Морозов надел шубу и, распахнув ее, вытянув немного шею, начал наматывать кашне.
— Что ж, аскеты, мне одному идти или пойдет за компанию кто-нибудь? Нет? Ну, ладно! — и он пошел к двери.
— Давайте ложиться, уже второй час, — предложил Ефремов.
Он составил стулья, положил на них чертежную доску, постелил поверх старую солдатскую шинель, ловко заложив рукава под борты, а поверх шинели — два кожаных пальто: свое и Васильева.
— Гольдберг, ты пальто не жалеешь?
Гольдберг махнул рукой.
— Двухспальная, зефир, — сказал Ефремов, засовывая в наволочку летние брюки и рубахи.
Товарищи начали тыкать кулаками в постель и хвалить Ефремова.
— А Володька Морозов свихнется, я уверен, — проговорил Васильев.
— Ты б уж молчал! — покачав головой, сказал Ефремов.

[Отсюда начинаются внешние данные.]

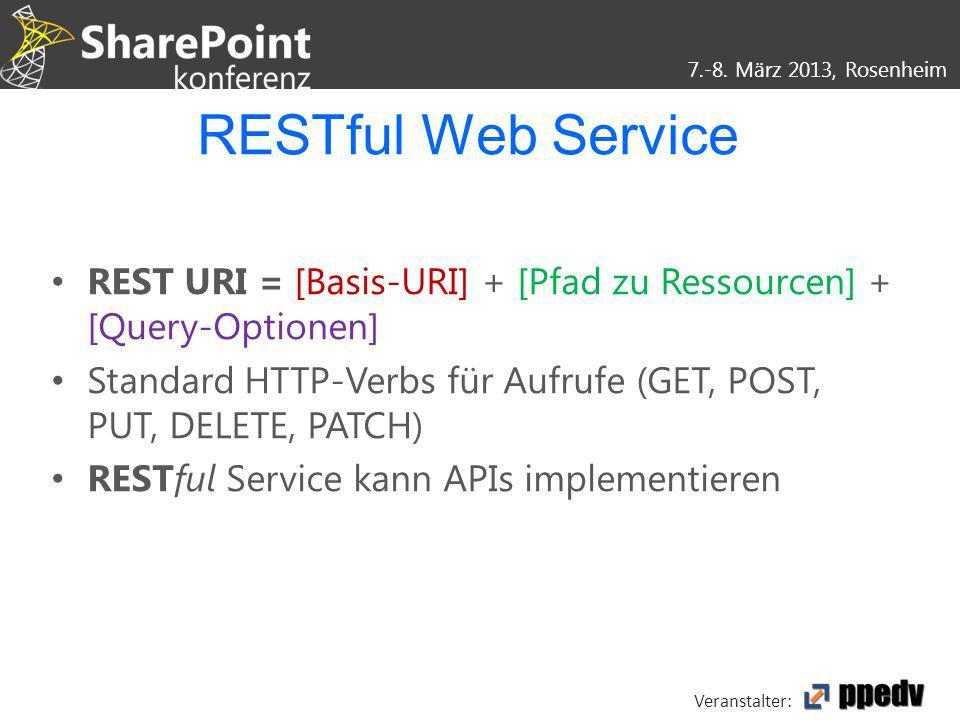 7.-8. März 2013, Rosenheim Veranstalter: RESTful Web Service REST URI = [Basis-URI] + [Pfad zu Ressourcen] + [Query-Optionen] Standard HTTP-Verbs für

И ничего он не свихнется. Что ж, ему псалмы, что ли, петь? Ведь ты их тоже не поешь.
Они начали раздеваться. Ефремов босыми ногами, точно шагая по мокрому, подошел к стене и выключил свет. Было слышно, как шуршат одеяла и поскрипывают кровати.
— Папирос не хватило, вот беда! — сказал Гольдберг.
— Я на утро оставил три штуки, — сказал Ефремов, — а сейчас можешь мою докурить, я ничем таким не болен.
Гольдберг потянулся к меркнувшему огоньку. Он затянулся и крякнул:
— Ну что ж, спать так спать!
А через минуту они оживленно и горячо заговорили о множестве вещей: о тяжелой промышленности, женитьбе, науке, дефицитных материалах, коллективизации, и разговор был живой, «плотный», точно они продолжали спор, начатый вчера.
— Ефремов спит… Ты спишь, Ефремов? — вдруг сказал Гольдберг.
— Спит давно. Он похрапывал, когда мы про научную работу говорили… А ты, конечно, не прав: познание мира, я уверен, что через сто лет будет главнейшей целью человечества, эту мысль нужно уже сейчас иметь.
— И правильно делаем! — сердито сказал Гольдберг. — Познание — не самоцель, а средство борьбы с природой.
— Ты бесперспективный чудак… Через сто лет мы вплотную займемся астрономией, астробиологией и астрогеологией, может быть.
— Состоится разведка недр луны на предмет добычи полезных ископаемых… Вдруг она вся оловянная, твои внуки будут кушать персиковый компот из этих лунных банок.
— Чепухист ты! Мы создадим картину мира: страсть познания — она тогда будет сильней инстинктов питания и размножения.
— Познание познанием, а питание и размножение… Постой, постой, что это с ним.
Ефремов сдавленно закричал, потом быстро залопотал тоненьким, смешным голосом.
— Это с ним часто. А когда спросишь, он упрется: «Нет, ничего не снилось, ничего не помню…»
Когда они проснулись, Ефремова не было: он уехал на завод, а на стуле возле Гольдберга в полутьме зимнего утра белели две папиросы, сунутые мундштуками в коробочку спичек.
III
Ефремов часто виделся с Екатериной Георгиевной; они обычно встречались на улице и шли вместе в театр или гуляли. В один из выходных дней они пошли в Музей западной живописи.
Екатерина Георгиевна восхищалась Гогеном и каждый раз обращалась за сочувствием к Ефремову, а тот стеснялся сказать, что картины ему не нравятся и непонятны.
Картин было много, и, рассматривая их, он с беспокойством думал, что не испытывает радости волнения, не становится умней и лучше, глядя на все эти портреты и пейзажи.